** start Records provided **
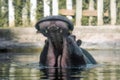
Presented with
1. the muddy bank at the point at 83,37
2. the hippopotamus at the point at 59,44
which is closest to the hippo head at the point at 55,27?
A: the hippopotamus at the point at 59,44

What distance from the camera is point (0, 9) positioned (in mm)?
15570

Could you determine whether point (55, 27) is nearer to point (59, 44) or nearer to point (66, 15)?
point (59, 44)

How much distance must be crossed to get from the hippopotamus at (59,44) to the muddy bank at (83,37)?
20.7ft

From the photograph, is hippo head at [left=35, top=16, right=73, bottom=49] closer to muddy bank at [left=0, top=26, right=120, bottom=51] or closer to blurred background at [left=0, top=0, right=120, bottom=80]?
blurred background at [left=0, top=0, right=120, bottom=80]

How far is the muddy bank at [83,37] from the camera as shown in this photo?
1418 cm

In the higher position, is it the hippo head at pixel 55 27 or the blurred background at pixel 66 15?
the hippo head at pixel 55 27

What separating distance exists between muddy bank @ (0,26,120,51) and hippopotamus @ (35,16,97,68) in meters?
6.30

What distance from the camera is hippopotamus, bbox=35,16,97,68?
661 cm

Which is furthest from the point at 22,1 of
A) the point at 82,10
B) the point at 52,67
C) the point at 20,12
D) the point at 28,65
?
the point at 52,67

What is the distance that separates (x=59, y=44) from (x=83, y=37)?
310 inches

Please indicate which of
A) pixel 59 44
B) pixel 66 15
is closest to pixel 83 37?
pixel 66 15

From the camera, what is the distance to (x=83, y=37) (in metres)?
14.7

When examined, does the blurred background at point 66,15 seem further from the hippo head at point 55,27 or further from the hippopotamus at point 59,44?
the hippo head at point 55,27

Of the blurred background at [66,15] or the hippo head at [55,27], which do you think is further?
the blurred background at [66,15]
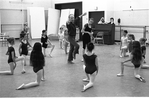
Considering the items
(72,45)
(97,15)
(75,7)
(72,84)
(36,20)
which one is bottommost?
(72,84)

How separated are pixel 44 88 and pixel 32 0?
12804 millimetres

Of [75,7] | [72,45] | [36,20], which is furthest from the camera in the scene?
[75,7]

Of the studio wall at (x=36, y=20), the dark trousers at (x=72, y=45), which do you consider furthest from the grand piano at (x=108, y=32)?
the dark trousers at (x=72, y=45)

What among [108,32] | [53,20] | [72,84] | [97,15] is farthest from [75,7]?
[72,84]

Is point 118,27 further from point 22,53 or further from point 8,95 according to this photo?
point 8,95

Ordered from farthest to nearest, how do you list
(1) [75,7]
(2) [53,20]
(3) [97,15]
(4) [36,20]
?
1. (2) [53,20]
2. (1) [75,7]
3. (4) [36,20]
4. (3) [97,15]

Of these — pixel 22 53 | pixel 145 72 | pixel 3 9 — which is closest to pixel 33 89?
pixel 22 53

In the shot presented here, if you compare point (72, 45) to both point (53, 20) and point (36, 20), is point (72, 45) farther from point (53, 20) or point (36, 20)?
point (53, 20)

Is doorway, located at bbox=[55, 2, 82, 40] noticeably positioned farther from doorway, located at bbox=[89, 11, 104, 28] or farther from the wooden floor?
the wooden floor

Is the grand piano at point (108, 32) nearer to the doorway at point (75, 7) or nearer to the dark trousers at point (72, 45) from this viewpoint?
the doorway at point (75, 7)

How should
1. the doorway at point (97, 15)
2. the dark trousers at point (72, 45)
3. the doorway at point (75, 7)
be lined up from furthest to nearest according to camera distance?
the doorway at point (75, 7)
the doorway at point (97, 15)
the dark trousers at point (72, 45)

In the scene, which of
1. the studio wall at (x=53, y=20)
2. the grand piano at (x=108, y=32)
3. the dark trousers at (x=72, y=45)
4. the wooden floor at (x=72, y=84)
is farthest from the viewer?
the studio wall at (x=53, y=20)

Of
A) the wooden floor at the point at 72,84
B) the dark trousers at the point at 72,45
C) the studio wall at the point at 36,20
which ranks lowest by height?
the wooden floor at the point at 72,84

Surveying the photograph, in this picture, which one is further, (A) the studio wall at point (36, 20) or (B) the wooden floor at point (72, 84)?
(A) the studio wall at point (36, 20)
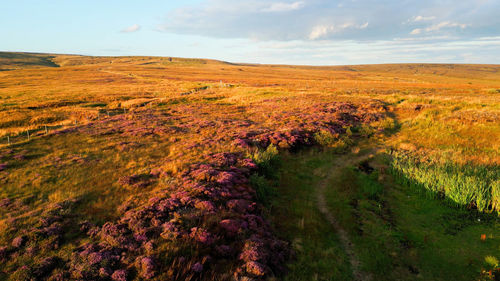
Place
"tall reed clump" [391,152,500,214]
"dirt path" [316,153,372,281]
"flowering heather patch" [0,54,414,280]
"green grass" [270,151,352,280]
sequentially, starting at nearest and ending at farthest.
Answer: "flowering heather patch" [0,54,414,280], "green grass" [270,151,352,280], "dirt path" [316,153,372,281], "tall reed clump" [391,152,500,214]

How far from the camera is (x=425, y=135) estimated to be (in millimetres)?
21234

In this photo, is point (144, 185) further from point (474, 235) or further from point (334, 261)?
point (474, 235)

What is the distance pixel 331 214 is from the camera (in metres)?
10.6

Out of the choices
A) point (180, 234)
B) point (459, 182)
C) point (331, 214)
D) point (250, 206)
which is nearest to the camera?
point (180, 234)

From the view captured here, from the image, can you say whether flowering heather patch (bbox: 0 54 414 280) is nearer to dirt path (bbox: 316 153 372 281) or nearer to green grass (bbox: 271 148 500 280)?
green grass (bbox: 271 148 500 280)

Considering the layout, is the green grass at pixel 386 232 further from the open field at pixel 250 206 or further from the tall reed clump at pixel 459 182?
the tall reed clump at pixel 459 182

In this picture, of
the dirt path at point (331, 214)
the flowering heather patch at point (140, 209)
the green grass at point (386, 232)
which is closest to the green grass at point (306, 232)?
the green grass at point (386, 232)

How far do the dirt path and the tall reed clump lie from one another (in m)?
2.93

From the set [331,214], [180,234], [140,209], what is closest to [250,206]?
[180,234]

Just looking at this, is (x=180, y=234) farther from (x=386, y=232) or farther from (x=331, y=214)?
(x=386, y=232)

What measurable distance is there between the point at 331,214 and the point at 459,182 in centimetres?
588

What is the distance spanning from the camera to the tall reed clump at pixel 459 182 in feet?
32.1

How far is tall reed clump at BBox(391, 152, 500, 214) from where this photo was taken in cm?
980

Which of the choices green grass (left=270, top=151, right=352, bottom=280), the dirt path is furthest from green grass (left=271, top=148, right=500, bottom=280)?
the dirt path
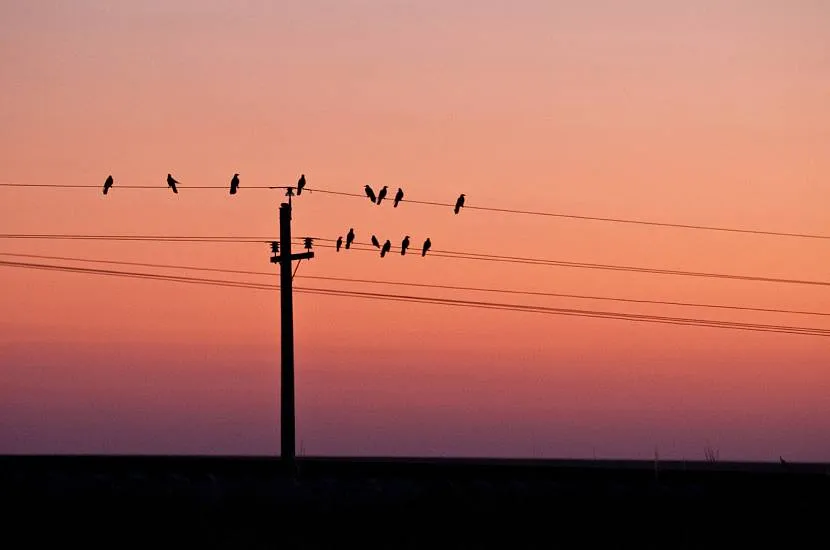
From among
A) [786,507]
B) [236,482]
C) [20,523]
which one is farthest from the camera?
[786,507]

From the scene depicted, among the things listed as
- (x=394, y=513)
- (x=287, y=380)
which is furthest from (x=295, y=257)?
(x=394, y=513)

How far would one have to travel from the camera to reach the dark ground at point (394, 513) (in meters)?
35.6

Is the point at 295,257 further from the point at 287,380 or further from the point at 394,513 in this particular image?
the point at 394,513

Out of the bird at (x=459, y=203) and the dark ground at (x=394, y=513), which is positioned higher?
the bird at (x=459, y=203)

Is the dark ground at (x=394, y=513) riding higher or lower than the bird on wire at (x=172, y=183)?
lower

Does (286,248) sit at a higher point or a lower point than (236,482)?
higher

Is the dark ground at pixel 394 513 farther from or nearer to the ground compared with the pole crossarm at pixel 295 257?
nearer to the ground

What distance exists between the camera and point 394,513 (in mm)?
38125

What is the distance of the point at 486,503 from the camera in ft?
129

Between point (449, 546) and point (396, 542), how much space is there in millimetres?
1204

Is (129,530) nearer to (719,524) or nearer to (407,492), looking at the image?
(407,492)

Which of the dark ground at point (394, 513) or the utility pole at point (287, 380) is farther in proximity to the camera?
the utility pole at point (287, 380)

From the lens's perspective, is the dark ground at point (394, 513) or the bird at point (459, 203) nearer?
the dark ground at point (394, 513)

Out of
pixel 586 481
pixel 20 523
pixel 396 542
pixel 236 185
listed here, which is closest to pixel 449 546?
pixel 396 542
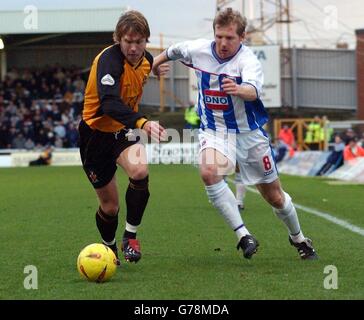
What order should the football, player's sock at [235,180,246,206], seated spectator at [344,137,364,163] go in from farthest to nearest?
seated spectator at [344,137,364,163] < player's sock at [235,180,246,206] < the football

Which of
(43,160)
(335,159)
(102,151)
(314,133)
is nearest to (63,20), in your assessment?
(43,160)

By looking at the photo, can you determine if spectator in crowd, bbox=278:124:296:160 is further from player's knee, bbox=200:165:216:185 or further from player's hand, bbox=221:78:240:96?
player's hand, bbox=221:78:240:96

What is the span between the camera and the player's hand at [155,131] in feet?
21.4

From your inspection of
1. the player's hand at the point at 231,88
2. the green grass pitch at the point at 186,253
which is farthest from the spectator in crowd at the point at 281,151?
the player's hand at the point at 231,88

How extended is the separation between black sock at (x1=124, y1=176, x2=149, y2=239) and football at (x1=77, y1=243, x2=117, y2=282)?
0.79 metres

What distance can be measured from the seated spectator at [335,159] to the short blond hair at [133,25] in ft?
54.5

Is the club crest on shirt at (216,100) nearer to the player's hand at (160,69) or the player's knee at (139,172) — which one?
the player's hand at (160,69)

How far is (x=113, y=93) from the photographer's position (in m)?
7.16

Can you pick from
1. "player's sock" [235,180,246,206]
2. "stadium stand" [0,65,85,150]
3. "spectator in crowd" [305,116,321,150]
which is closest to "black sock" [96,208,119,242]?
"player's sock" [235,180,246,206]

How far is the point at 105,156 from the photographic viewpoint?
763 centimetres

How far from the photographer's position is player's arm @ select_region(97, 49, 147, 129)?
7.05m

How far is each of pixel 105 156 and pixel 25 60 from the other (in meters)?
42.4
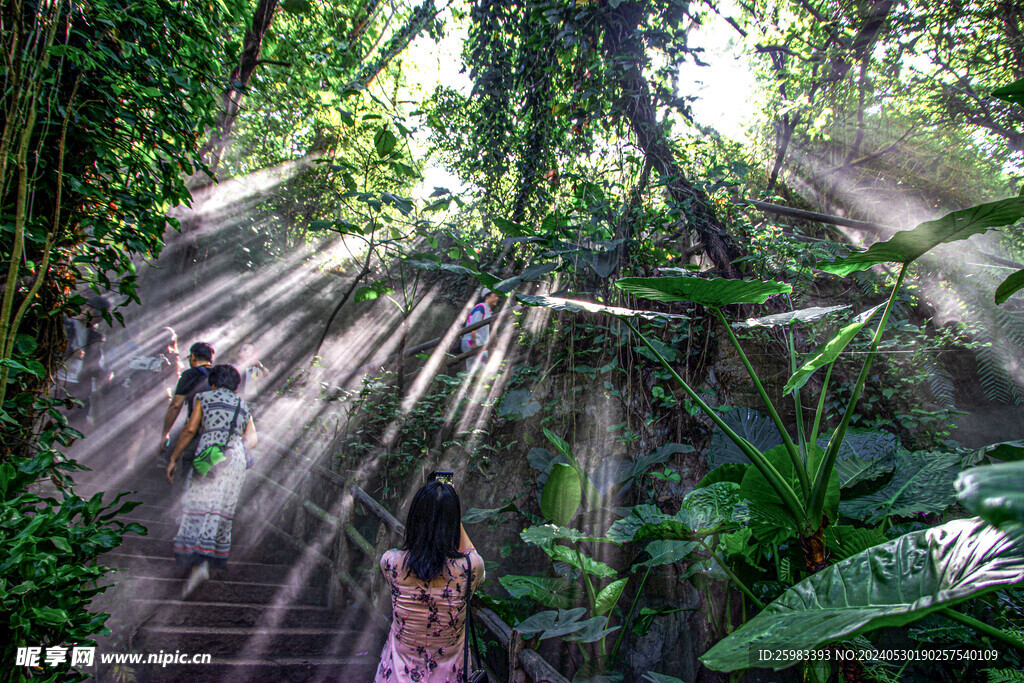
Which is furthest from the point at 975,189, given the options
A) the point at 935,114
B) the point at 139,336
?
the point at 139,336

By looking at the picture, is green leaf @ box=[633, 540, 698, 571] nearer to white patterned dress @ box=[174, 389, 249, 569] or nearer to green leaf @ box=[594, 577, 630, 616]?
green leaf @ box=[594, 577, 630, 616]

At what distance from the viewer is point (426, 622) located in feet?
7.00

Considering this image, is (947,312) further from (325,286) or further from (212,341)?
(212,341)

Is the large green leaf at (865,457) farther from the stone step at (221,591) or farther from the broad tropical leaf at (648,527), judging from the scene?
the stone step at (221,591)

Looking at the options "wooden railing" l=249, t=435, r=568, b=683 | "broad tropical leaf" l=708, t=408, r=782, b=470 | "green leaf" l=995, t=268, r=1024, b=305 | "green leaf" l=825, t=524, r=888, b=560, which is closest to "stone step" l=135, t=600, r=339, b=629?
"wooden railing" l=249, t=435, r=568, b=683

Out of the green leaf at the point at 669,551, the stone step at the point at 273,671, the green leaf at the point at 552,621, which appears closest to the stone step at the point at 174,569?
the stone step at the point at 273,671

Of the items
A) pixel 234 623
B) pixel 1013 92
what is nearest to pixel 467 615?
pixel 1013 92

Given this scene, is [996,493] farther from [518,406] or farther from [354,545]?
[354,545]

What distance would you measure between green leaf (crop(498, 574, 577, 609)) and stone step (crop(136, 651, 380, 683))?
1.93 m

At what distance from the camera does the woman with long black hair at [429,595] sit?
2.14 m

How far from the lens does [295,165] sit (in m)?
9.95

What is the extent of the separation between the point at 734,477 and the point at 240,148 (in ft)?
38.6

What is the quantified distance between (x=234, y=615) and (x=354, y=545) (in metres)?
1.00

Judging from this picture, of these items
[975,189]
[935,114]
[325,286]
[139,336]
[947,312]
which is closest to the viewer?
[947,312]
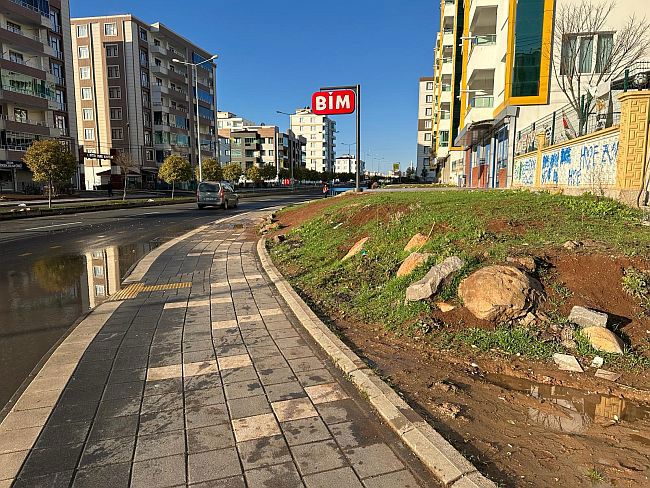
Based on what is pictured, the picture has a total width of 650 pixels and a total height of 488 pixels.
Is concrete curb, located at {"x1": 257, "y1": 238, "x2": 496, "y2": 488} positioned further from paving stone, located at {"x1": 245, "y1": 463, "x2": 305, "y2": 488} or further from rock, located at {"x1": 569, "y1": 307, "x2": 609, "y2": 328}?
rock, located at {"x1": 569, "y1": 307, "x2": 609, "y2": 328}

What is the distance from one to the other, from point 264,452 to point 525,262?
3998 millimetres

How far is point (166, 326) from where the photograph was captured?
555 cm

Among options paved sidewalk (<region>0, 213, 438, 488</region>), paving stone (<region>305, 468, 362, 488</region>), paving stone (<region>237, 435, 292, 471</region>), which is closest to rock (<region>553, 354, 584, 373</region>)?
paved sidewalk (<region>0, 213, 438, 488</region>)

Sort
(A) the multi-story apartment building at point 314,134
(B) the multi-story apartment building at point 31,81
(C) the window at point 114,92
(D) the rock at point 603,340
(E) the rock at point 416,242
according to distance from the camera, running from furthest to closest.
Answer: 1. (A) the multi-story apartment building at point 314,134
2. (C) the window at point 114,92
3. (B) the multi-story apartment building at point 31,81
4. (E) the rock at point 416,242
5. (D) the rock at point 603,340

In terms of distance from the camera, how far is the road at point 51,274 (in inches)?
200

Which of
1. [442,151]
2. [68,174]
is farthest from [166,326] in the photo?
[442,151]

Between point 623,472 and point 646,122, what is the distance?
891 centimetres

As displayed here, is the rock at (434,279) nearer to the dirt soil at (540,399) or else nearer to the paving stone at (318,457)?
the dirt soil at (540,399)

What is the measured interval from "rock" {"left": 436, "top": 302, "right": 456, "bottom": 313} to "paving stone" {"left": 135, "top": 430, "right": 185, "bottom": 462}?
320cm

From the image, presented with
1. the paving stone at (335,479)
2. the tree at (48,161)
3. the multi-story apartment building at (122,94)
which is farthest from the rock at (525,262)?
the multi-story apartment building at (122,94)

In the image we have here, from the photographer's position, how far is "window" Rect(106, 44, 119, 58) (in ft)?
202

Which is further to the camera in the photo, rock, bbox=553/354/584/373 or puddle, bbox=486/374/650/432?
rock, bbox=553/354/584/373

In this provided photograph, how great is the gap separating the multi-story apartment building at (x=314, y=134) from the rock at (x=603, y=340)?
145 metres

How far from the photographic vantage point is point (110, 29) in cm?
6194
** end Records provided **
◆ **What is needed**
Reproduce only those lines of the entries above that run from the line with "Among options paved" to the final line.

◆ **Exercise solution**
Among options paved sidewalk (<region>0, 213, 438, 488</region>), paving stone (<region>305, 468, 362, 488</region>), paving stone (<region>237, 435, 292, 471</region>), which is closest to rock (<region>553, 354, 584, 373</region>)?
paved sidewalk (<region>0, 213, 438, 488</region>)

Sort
(A) the multi-story apartment building at point 314,134
(B) the multi-story apartment building at point 31,81
(C) the window at point 114,92
(D) the rock at point 603,340
(E) the rock at point 416,242
according to distance from the camera, running from furthest to closest.
Answer: 1. (A) the multi-story apartment building at point 314,134
2. (C) the window at point 114,92
3. (B) the multi-story apartment building at point 31,81
4. (E) the rock at point 416,242
5. (D) the rock at point 603,340

In terms of distance from the camera, how far is the road at point 51,274 (in inches)?
200

Which of
1. [442,151]
2. [68,174]
is farthest from [166,326] in the photo?
[442,151]

Between point 623,472 and point 646,122, what is the distance?
891 centimetres

As displayed here, is the rock at (434,279) nearer to the dirt soil at (540,399) or else nearer to the paving stone at (318,457)?
the dirt soil at (540,399)

What is the measured interval from "rock" {"left": 436, "top": 302, "right": 456, "bottom": 313} to "paving stone" {"left": 135, "top": 430, "right": 185, "bottom": 462}?
320cm

From the image, presented with
1. the paving stone at (335,479)
2. the tree at (48,161)
3. the multi-story apartment building at (122,94)
which is farthest from the rock at (525,262)?
the multi-story apartment building at (122,94)

In the image we have here, from the photographer's position, how far is "window" Rect(106, 44, 119, 58) (in ft)?
202

Which is further to the camera in the photo, rock, bbox=553/354/584/373 or puddle, bbox=486/374/650/432?
rock, bbox=553/354/584/373

In this provided photograph, how great is the gap separating the multi-story apartment building at (x=314, y=134) from the rock at (x=603, y=340)?
145 metres

How far from the photographic vantage point is point (110, 29) in cm?
6194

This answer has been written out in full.